> _Excerto_:
Há alterações comportamentais? Comportamentos indesejados?
Há alterações na rotina ou hábitos do animal?
Há supressão de comportamentos como grooming, caça, exploração do ambiente?


O proprietário pode não ser muito consistente para nos dar estas respostas...


2) ID do espaço/ambiente

Base)

Tipo de habitação- casa, prédio, roulote, etc
Presença ou ausência de enriquecimento ambiental
Recursos disponível- estão bem divididos por todos os animais?
Características do meio interno: há muito barulho? há coisas que assustam o animal? está sempre gente em casa? tem acesso ao exterior?
Características do meio externo: o que que o animal vê la fora? com o que pode interagir lá fora? há outros animais ou estimulos lá fora?
Qual o grau de interação dos donos com o animal?

Atualidade)

> _Material apresentado_:

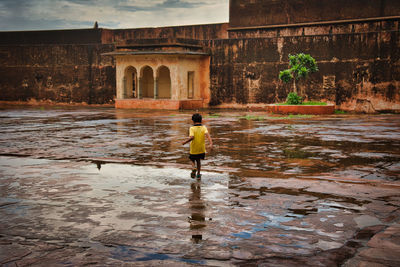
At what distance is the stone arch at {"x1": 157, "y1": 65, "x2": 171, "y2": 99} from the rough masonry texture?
2.14 meters

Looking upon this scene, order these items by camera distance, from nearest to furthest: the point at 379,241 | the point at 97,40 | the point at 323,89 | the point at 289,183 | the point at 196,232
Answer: the point at 379,241 → the point at 196,232 → the point at 289,183 → the point at 323,89 → the point at 97,40

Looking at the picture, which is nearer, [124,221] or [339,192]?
[124,221]

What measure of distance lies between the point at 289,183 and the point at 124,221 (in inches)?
88.4

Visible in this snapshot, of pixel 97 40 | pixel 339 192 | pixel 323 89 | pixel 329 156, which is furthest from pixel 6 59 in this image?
pixel 339 192

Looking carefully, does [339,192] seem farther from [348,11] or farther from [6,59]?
[6,59]

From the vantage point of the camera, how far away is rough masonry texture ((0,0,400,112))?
1941 centimetres

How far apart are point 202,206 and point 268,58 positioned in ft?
59.9

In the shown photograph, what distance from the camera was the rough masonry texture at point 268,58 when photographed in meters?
19.4

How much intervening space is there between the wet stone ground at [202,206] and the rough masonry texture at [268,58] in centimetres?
1230

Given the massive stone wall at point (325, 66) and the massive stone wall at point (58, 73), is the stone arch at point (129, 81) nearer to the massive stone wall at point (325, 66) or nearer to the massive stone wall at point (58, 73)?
the massive stone wall at point (58, 73)

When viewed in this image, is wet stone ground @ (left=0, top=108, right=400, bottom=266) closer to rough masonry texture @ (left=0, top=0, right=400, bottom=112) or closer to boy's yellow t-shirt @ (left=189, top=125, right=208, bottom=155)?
boy's yellow t-shirt @ (left=189, top=125, right=208, bottom=155)

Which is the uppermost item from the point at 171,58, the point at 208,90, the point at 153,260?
the point at 171,58

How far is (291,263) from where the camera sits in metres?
2.81

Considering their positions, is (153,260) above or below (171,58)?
below
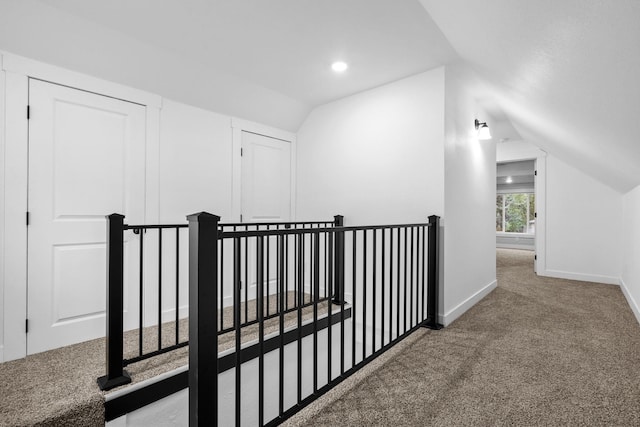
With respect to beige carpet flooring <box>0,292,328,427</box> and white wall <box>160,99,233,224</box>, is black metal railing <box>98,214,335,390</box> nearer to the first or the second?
beige carpet flooring <box>0,292,328,427</box>

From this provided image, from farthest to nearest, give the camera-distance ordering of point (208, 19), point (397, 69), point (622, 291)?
point (622, 291)
point (397, 69)
point (208, 19)

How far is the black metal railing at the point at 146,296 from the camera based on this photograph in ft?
5.75

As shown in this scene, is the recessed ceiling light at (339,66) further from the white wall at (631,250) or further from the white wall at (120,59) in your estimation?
the white wall at (631,250)

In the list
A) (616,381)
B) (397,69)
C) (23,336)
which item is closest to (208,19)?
(397,69)

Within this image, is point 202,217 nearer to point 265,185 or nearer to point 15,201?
point 15,201

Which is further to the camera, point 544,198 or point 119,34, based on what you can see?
Answer: point 544,198

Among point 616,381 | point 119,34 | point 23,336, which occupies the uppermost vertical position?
point 119,34

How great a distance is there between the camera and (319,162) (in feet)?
12.1

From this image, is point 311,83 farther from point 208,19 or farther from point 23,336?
point 23,336

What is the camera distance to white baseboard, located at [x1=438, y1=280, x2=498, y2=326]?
2.78 m

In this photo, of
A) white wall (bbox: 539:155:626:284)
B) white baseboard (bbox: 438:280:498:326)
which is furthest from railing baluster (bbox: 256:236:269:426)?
white wall (bbox: 539:155:626:284)

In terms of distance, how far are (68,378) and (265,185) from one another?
2419 millimetres

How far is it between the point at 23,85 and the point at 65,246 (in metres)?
1.14

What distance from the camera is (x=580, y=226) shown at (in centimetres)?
471
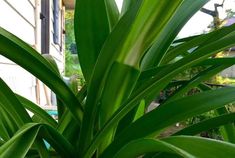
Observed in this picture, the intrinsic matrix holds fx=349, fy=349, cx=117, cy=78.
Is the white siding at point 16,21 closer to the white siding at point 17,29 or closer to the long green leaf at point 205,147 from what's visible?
the white siding at point 17,29

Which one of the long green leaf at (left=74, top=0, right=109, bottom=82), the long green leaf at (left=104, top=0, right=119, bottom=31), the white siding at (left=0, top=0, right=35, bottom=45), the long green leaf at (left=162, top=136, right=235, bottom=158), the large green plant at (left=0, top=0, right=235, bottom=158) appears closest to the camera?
the long green leaf at (left=162, top=136, right=235, bottom=158)

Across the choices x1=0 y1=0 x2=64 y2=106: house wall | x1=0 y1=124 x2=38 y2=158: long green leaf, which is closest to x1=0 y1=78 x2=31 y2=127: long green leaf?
x1=0 y1=124 x2=38 y2=158: long green leaf

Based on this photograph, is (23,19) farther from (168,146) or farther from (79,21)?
(168,146)

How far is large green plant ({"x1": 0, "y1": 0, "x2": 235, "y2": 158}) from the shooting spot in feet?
1.44

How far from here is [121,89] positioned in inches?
20.4

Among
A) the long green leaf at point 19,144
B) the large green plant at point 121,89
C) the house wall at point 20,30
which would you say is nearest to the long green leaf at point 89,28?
the large green plant at point 121,89

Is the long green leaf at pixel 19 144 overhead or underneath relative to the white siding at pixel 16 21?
underneath

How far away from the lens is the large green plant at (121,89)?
44 cm

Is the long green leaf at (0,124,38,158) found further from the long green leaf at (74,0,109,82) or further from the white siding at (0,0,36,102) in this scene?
the white siding at (0,0,36,102)

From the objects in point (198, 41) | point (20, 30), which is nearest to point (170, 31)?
point (198, 41)

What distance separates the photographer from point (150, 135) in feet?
1.62

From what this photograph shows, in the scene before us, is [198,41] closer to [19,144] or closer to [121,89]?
[121,89]

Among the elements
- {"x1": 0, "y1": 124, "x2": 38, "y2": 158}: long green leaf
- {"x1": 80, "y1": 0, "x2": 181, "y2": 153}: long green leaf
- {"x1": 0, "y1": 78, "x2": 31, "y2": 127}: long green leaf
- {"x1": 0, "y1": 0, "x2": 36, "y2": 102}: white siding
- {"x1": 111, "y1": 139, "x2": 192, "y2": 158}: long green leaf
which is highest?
{"x1": 0, "y1": 0, "x2": 36, "y2": 102}: white siding

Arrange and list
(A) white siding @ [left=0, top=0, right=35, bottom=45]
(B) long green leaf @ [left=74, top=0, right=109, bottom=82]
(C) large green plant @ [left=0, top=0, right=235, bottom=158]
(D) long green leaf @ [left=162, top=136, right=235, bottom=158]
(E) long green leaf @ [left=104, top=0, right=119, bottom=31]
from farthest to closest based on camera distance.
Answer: (A) white siding @ [left=0, top=0, right=35, bottom=45], (E) long green leaf @ [left=104, top=0, right=119, bottom=31], (B) long green leaf @ [left=74, top=0, right=109, bottom=82], (C) large green plant @ [left=0, top=0, right=235, bottom=158], (D) long green leaf @ [left=162, top=136, right=235, bottom=158]
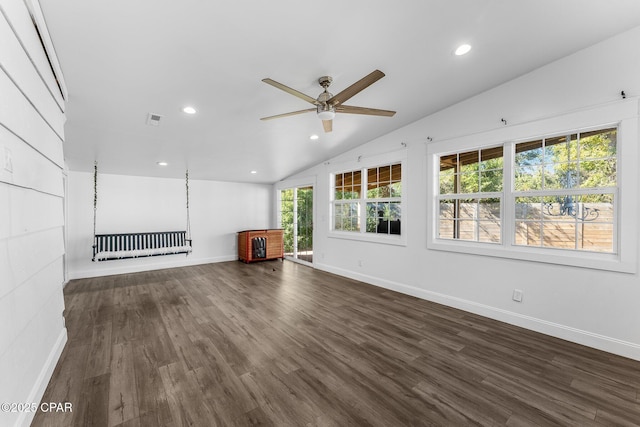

> _Tarefas a realizar_:
[a] Copie do excerto sobre o comportamento e o ambiente do animal o trecho que começa nas palavras "O proprietário pode" e termina depois de "todos os animais?".
[b] Escreva a continuação do excerto sobre o comportamento e o ambiente do animal a partir do ponto em que ele termina.

> _Resultados por tarefa_:
[a]
O proprietário pode não ser muito consistente para nos dar estas respostas...


2) ID do espaço/ambiente

Base)

Tipo de habitação- casa, prédio, roulote, etc
Presença ou ausência de enriquecimento ambiental
Recursos disponível- estão bem divididos por todos os animais?

[b]
Houve mudança de casa? Mudança de mobília ou da disposição espacial das coisas?
Houve introdução de novos animais ou pessoas?
Houve mudanças no ambiente interno/externo notórias? - novo sistema de som, novos barulhos que se fazem ouvir, novo vizinho
Houve mudanças nos pertences do animal?
Houve mudança nos habitos do animal devido a mudanças do ambiente? - retirada ou ocupação de um espaço escondido que o animal gostava

É importante também ver se há alguma relação entre um alteração na vida do animal e o inicio de uma alteração comportamental.

E pronto, partindo daqui são muitas as perguntas que se podem fazer, e devemos organizarmo-nos para podermos obter o máximo de informação possível do proprietário. É importante ensina-lo a interpretar o seu animal, para que ele nos saiba dizer o que é "normal" ou não no seu animal. Esta anamnese deve ser suave para evitar assustar o proprietário, ele deve-se sentir confortável para nos contar tudo. 

Para além da anamnese podemos ainda usar questionários mais padronizados e indicadores, obter informação de vets anteriores que possam ter acompanhado o animal, usar videos para observar o animal e perguntar sobre o animal a outras pessoas que o conheçam, que não o dono.